**Text shown**:
>> Begin
The Revenue appealed against the order dated 30.04.2025 passed by the Commissioner of Income Tax (Appeals), NFAC, Delhi, relating to penalty proceedings under Section 270A of the Income Tax Act, 1961. The Assessing Officer (AO) had levied penalty through an ex parte order dated 12.06.2023. Although the assessee did not comply with notices issued during both the assessment and appellate proceedings, the CIT(A) partly allowed relief by deleting a penalty of Rs. 73,47,400 while confirming a penalty of Rs. 4,66,462.

The Revenue challenged the deletion of the penalty relating to alleged under-reporting and misreporting of income of Rs. 1 crore received as prize money from the Sikkim State Lottery. It also contested the CIT(A)’s treatment of the prize money as turnover despite non-compliance by the assessee and rejection of books of account under Section 145(3).

Before the Tribunal, the assessee submitted that she became aware of the assessment order at a later stage and had subsequently filed an appeal in the quantum proceedings. A notice issued by the CIT(A), NFAC in the quantum appeal was produced to show that the quantum matter was pending.

The ITAT observed that the quantum appeal was still pending before the CIT(A). Accordingly, it set aside the impugned order and remanded the penalty issue to the CIT(A) for fresh adjudication along with the quantum appeal. The Revenue’s appeal was partly allowed for statistical purposes.

FULL TEXT OF THE ORDER OF ITAT KOLKATA

1. This appeal arises from order u/s 250 of the Income Tax Act, 1961 (hereafter “the Act”), dated 30.04.2025, passed by the Ld. Commissioner of Income Tax (Appeals), National Faceless Appeal Centre (NFAC), Delhi [hereafter “the Ld. CIT(A)”].
>> End
**Information supplied**:
>> Begin
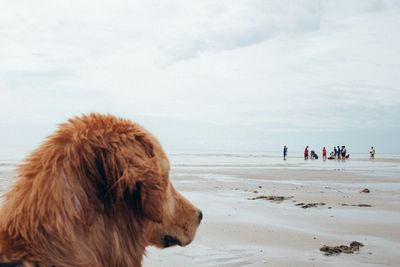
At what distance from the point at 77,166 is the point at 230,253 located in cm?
541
>> End
Rewrite everything in the text on the Section 270A penalty appeal from "Before the Tribunal, the" down to "matter was pending.", replacing "Tribunal" with "Appellate Tribunal".

Before the Appellate Tribunal, the assessee submitted that she became aware of the assessment order at a later stage and had subsequently filed an appeal in the quantum proceedings. A notice issued by the CIT(A), NFAC in the quantum appeal was produced to show that the quantum matter was pending.